The problem is located just after the connection of ambari-agent of the host with ambari-server
The last log I received in /var/log/ambari-agent/ambari-agent.log file of the defected DataNode :
INFO 2016-04-20 17:59:48,925 PingPortListener.py:50 - Ping port listener started on port: 8670 INFO 2016-04-20 17:59:48,927 main.py:283 - Connecting to Ambari server at https://hmaster1.xxx.local:8440 (10.10.238.111)
NetUtil.py:60 - Connecting to https://hmaster1.xxx.local:8440/ca
With the working Datanodes the process continue with this line of log :
INFO 2016-04-20 17:51:22,147 threadpool.py:52 - Started thread pool with 3 core threads and 20 maximum threads
In the Log of the ambari-server located in /var/log/ambari-server/ambari-server.log file.
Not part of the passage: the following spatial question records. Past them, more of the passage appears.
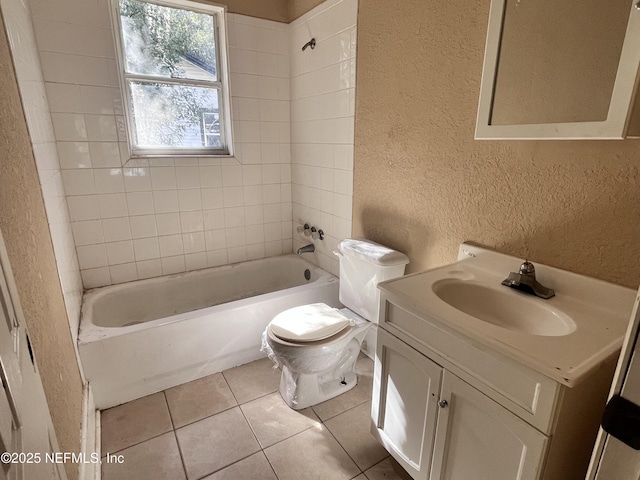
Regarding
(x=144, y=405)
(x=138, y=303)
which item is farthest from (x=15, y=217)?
(x=138, y=303)

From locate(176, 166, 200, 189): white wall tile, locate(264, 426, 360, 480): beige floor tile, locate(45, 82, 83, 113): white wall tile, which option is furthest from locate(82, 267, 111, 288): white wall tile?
locate(264, 426, 360, 480): beige floor tile

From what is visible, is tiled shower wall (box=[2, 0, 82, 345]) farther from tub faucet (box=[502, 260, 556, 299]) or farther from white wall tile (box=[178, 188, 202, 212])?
tub faucet (box=[502, 260, 556, 299])

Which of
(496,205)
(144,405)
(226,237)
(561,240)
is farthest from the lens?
(226,237)

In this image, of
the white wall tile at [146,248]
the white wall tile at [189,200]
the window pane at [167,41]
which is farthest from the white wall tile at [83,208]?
the window pane at [167,41]

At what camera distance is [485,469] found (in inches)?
37.9

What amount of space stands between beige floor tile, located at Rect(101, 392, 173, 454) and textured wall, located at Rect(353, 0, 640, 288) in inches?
57.9

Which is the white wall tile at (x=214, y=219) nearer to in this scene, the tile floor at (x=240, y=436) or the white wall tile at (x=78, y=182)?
the white wall tile at (x=78, y=182)

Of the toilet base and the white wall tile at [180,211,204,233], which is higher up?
the white wall tile at [180,211,204,233]

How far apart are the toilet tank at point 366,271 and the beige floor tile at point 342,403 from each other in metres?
0.42

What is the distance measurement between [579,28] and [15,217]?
164cm

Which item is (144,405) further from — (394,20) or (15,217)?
(394,20)

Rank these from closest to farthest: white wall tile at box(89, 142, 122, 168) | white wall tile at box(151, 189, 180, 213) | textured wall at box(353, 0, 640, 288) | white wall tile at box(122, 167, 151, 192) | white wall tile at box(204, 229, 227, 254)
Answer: textured wall at box(353, 0, 640, 288) → white wall tile at box(89, 142, 122, 168) → white wall tile at box(122, 167, 151, 192) → white wall tile at box(151, 189, 180, 213) → white wall tile at box(204, 229, 227, 254)

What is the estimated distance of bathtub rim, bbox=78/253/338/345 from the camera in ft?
5.76

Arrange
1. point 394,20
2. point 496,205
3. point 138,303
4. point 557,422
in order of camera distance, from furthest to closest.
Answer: point 138,303
point 394,20
point 496,205
point 557,422
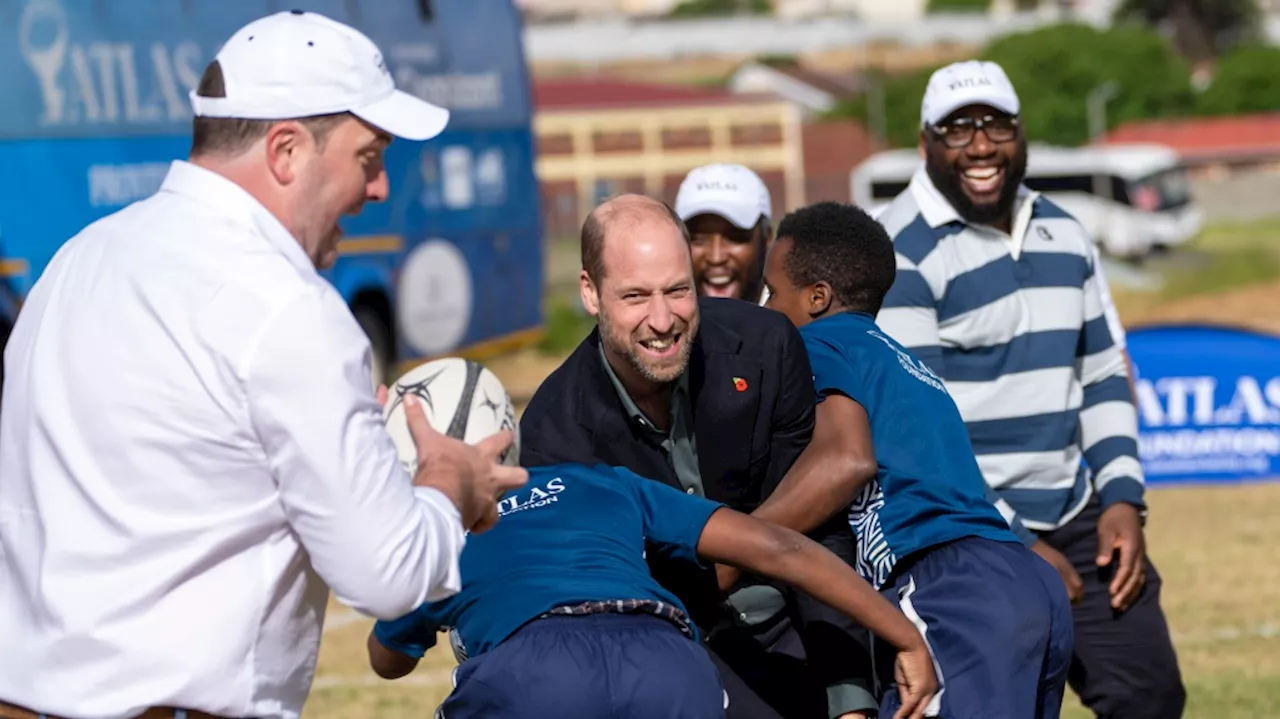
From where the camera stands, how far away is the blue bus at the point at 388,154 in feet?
48.3

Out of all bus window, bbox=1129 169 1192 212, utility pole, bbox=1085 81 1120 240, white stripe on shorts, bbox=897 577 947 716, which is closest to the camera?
white stripe on shorts, bbox=897 577 947 716

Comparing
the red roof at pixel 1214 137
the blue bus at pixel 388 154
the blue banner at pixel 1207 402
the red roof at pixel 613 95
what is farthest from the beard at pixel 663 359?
the red roof at pixel 613 95

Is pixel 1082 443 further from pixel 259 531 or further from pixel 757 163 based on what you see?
pixel 757 163

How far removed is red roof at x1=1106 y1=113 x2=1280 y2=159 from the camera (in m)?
77.2

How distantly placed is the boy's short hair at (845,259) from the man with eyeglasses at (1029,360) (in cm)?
81

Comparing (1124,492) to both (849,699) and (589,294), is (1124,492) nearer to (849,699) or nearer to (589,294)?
(849,699)

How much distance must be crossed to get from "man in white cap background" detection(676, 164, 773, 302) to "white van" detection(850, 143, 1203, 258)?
41383 mm

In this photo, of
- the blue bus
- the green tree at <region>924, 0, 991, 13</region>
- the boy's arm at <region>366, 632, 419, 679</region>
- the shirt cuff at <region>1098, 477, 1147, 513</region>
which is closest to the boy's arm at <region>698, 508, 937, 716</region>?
the boy's arm at <region>366, 632, 419, 679</region>

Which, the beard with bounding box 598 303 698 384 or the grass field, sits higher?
the beard with bounding box 598 303 698 384

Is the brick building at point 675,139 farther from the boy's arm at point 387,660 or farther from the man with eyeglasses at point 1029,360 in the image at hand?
the boy's arm at point 387,660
I see anything between the defected DataNode and Ambari Master.
I notice that I use the last version of ambari 2.2.1.1 and centos 7 with the last updates.
I disabled all firewall rules and I have the same configuration for the working dataNode and the defected one.
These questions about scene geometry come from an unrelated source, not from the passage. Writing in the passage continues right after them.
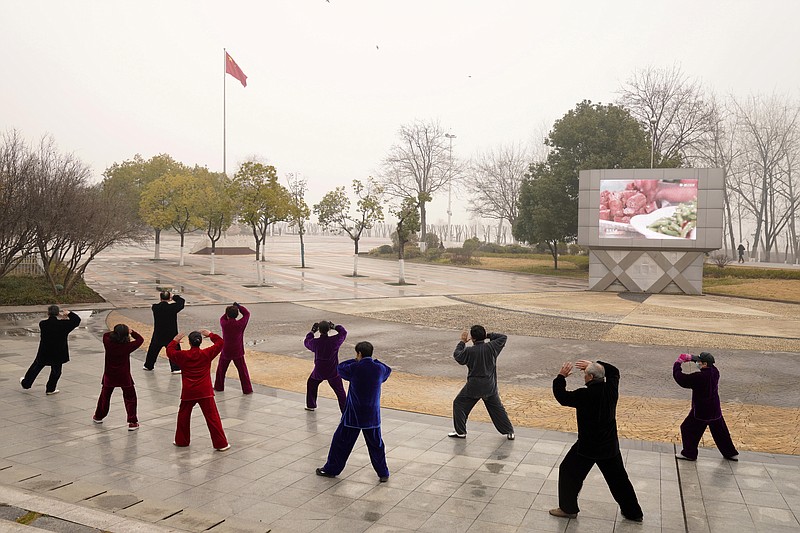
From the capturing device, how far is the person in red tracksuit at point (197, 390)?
7879mm

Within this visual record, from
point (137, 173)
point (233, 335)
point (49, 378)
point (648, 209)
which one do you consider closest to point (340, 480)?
point (233, 335)

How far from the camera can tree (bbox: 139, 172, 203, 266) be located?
146ft

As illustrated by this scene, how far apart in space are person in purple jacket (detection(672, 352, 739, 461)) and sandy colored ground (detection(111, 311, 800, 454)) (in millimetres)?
1003

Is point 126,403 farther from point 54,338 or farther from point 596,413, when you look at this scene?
point 596,413

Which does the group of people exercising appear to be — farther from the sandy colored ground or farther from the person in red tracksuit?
the sandy colored ground

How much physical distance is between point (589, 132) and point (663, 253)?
16584mm

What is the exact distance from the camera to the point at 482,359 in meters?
8.28

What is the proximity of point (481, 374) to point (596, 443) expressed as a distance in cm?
251

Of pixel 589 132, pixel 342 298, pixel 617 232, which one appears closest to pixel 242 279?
pixel 342 298

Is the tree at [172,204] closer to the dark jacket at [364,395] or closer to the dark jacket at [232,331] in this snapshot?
the dark jacket at [232,331]

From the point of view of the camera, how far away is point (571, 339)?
57.1ft

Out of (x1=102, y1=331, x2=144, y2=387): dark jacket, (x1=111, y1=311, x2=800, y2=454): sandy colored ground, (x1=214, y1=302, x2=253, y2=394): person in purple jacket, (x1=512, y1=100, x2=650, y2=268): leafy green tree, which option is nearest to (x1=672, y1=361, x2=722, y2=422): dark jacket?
(x1=111, y1=311, x2=800, y2=454): sandy colored ground

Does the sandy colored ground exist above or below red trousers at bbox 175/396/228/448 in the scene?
below

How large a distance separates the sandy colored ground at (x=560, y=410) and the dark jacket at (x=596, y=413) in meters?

Any idea about this strange problem ?
Created 04-20-2016 07:20 PM
first check, whether these datanodes are reachable from ambari-server using ssh protocol and their hostnames. And also try to do vice-versa then telnet from datanode to ambari server using ambari-server hostname on port 8440. If everything looks good. Then kill the current ambari-agent daemon and restart this service. Please make sure there is no hung stale instance of Ambani-Agent is running.
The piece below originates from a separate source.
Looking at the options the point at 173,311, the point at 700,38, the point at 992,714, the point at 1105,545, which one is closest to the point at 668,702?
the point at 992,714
If it does not work then stop Ambari server. Stop postgresql DB server
Now Start Ambari-Server and it will start postgreSQL server itself.
Let me know if it does not fix the issue.
Created 04-20-2016 07:20 PM
first check, whether these datanodes are reachable from ambari-server using ssh protocol and their hostnames. And also try to do vice-versa then telnet from datanode to ambari server using ambari-server hostname on port 8440. If everything looks good. Then kill the current ambari-agent daemon and restart this service. Please make sure there is no hung stale instance of Ambani-Agent is running.
If it does not work then stop Ambari server. Stop postgresql DB server
Now Start Ambari-Server and it will start postgreSQL server itself.
Let me know if it does not fix the issue.
Created 04-21-2016 12:35 PM
It was an ssh problem between machines. Thank you.
Created 04-20-2016 10:33 PM
Created 04-30-2017 05:52 PM
We need to make sure below point in heart beat lost host.
service iptables stop
in ambari-agent file hostname entry should be
hostname = ambariservernodehost
ambariservernodehost should be present in /etc/hosts file
check logs of ambari agent. If even there is problem then please reply me.